Kevin Firth, of Skelmanthorpe, underwent a new form of keyhole surgery to remove his bowel.
And instead of the usual two weeks spent in hospital after bowel surgery, 48-year-old Kevin was back home in just five days.
The patient was also up and about walking just 24 hours after the operation.
Mr Firth said: “I experienced very little post-operative pain and I was walking about the day after surgery.

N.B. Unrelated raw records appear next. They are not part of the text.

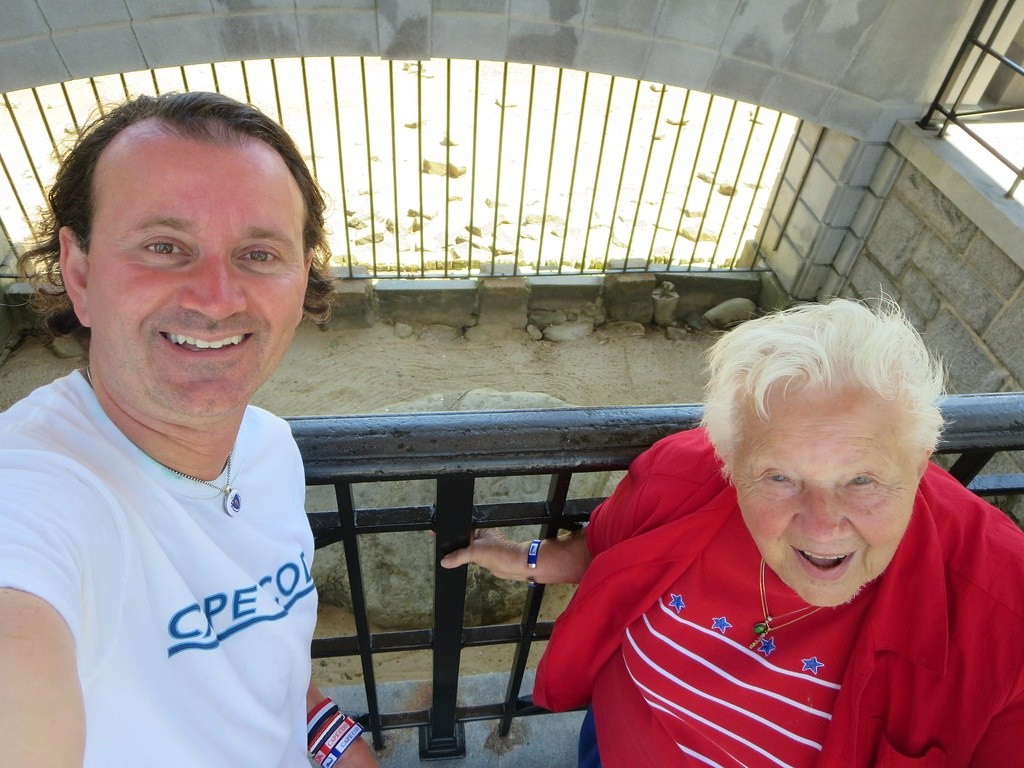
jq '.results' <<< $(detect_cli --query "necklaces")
[749,557,822,649]
[84,362,244,518]
[754,559,818,633]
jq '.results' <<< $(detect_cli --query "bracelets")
[313,716,355,765]
[526,539,541,588]
[321,721,364,768]
[305,696,341,748]
[306,710,346,755]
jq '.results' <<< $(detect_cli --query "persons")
[439,296,1024,768]
[0,91,384,768]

“I was pleasantly surprised, and would like to thank the surgeon, Mr Suhail Anwar, and his team.”
Huddersfield Royal Infirmary is among just a handful of UK hospitals offering the new laparoscopicileo-anal pouch procedure.
The operation, for inflammatory bowel disease, involves removing the whole large bowel and creating a pouch with the small bowel to replace it.
Mr Suhail Anwar, the consultant colo-rectal/laparoscopic surgeon who carried out Kevin’s operation, said: “The new laparoscopic pouch operation is a highly specialised procedure normally carried out in teaching hospitals.
The fact that we are one of the few trusts in the country to provide this procedure places us at the leading edge of developments in keyhole bowel surgery.”
The key element in laparoscopic surgery is the use of a laparoscope, a type of mini camera which is inserted into the body.
The technique – often called keyhole surgery – produces magnified images on a TV screen.
The surgeon makes tiny incisions in the patient’s stomach, usually about 0.5 to 1.5 cm long, and looks at the TV screen to see what is going on inside the body.
The bowel is then removed.
Calderdale and Huddersfield NHS Trust divisional director of surgery and anaesthetics, Mr David Wise, said: “This innovation, along with the enhanced recovery partnership programme, aim to allow patients to make a more rapid recovery from major surgery and return to normal activities sooner.”